Anouar Zeroual

Personal information
- Full name: Anouar Zeroual
- Date of birth: 17 July 1996 (age 29)
- Place of birth: Empoli, Italy
- Height: 1.70 m (5 ft 7 in)
- Position: Right back; midfielder;

Team information
- Current team: Marlow

Senior career*
- Years: Team / Apps / (Gls)
- 2014–2015: Real Cerretese / 21 / (3)
- 2015–2017: Jolly & Montemurlo / 16 / (1)
- 2018: Amersham Town / 31 / (0)
- 2019–2021: Metropolitan Police / 14 / (4)
- 2021: Beaconsfield Town / 11 / (0)
- 2021–2022: Holmer Green / 9 / (2)
- 2022–2023: Blyth Spartans / 4 / (0)
- 2023–: Marlow / 19 / (1)

= Anouar Zeroual =

Italian footballer (born 1996)

Anouar Zeroual (born 17 July 1996) is an Italian footballer who plays as a defender or midfielder for Marlow F.C.

== Career ==

=== Early career ===
Born in Empoli, a small town close to Florence in Italy to Moroccan parents, he started to kick the ball at the age of 5 with Vinci ASD, the local club of Leonardo da Vinci’s birth town.

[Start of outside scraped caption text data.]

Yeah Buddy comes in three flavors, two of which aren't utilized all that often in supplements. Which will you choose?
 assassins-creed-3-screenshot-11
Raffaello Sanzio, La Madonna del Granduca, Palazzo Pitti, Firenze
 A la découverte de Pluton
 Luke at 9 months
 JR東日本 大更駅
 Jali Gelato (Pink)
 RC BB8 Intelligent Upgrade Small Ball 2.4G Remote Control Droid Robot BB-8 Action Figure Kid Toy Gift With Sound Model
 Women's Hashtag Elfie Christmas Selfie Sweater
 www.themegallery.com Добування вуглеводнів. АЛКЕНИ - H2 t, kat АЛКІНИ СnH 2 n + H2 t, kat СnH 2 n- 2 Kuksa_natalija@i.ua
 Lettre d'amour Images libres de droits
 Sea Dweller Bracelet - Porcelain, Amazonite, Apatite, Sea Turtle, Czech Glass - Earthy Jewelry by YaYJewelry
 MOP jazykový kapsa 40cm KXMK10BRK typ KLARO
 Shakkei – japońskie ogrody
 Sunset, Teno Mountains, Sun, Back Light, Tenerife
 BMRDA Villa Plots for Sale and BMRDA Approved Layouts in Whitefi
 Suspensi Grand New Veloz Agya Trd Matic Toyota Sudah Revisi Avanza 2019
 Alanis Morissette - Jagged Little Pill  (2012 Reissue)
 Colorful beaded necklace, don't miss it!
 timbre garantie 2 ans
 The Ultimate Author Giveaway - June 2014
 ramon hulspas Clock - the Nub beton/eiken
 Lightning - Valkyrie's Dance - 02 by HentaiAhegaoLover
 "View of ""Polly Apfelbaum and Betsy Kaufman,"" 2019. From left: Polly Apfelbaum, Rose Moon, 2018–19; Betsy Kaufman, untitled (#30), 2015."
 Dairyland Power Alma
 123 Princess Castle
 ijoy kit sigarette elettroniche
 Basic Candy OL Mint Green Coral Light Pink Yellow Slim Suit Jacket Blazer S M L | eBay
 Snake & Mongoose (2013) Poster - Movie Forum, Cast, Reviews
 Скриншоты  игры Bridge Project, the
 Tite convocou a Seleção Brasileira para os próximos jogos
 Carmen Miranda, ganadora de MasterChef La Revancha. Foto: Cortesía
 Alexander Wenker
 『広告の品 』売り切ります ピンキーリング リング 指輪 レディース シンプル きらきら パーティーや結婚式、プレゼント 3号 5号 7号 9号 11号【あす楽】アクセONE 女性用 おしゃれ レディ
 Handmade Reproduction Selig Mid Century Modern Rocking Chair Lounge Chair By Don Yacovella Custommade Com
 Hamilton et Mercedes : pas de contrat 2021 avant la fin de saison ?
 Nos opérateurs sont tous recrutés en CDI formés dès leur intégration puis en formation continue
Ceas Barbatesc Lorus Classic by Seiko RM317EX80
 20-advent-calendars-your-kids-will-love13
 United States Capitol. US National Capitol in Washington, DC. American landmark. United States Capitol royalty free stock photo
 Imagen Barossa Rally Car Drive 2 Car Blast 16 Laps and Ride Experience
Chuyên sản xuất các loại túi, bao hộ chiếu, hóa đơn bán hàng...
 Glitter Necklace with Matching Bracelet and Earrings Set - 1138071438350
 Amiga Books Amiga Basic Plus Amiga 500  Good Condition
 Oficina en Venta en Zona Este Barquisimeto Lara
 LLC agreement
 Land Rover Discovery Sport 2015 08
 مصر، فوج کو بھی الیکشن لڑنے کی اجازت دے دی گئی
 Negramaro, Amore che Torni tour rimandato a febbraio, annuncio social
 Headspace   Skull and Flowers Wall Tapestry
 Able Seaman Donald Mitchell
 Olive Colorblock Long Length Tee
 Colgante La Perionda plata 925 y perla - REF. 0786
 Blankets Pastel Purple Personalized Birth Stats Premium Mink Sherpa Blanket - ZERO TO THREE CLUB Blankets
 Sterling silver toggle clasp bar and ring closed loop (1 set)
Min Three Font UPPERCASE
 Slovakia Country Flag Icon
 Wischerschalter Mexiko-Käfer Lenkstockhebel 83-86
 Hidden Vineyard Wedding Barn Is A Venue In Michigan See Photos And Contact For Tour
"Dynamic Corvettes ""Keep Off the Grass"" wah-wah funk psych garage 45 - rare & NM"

Anouar was one of the best players within Vinci ASD and at the age of 10 joined Empoli FC after a successful trial. He was always compared to Gattuso for his defensive skills and his ‘grinta’. At the age of 16 played for Real Cerretese and in 2015 he joined Jolly & Montemurlo competing in Serie D.

=== England Non-League ===
Anouar moved to England in 2016 and played for Metropolitan Police F.C., Beaconsfield Town F.C, Holmer Green F.C. and Blyth Spartans A.F.C.

On summer 2023 Anouar joined Marlow F.C members of the Isthmian League South.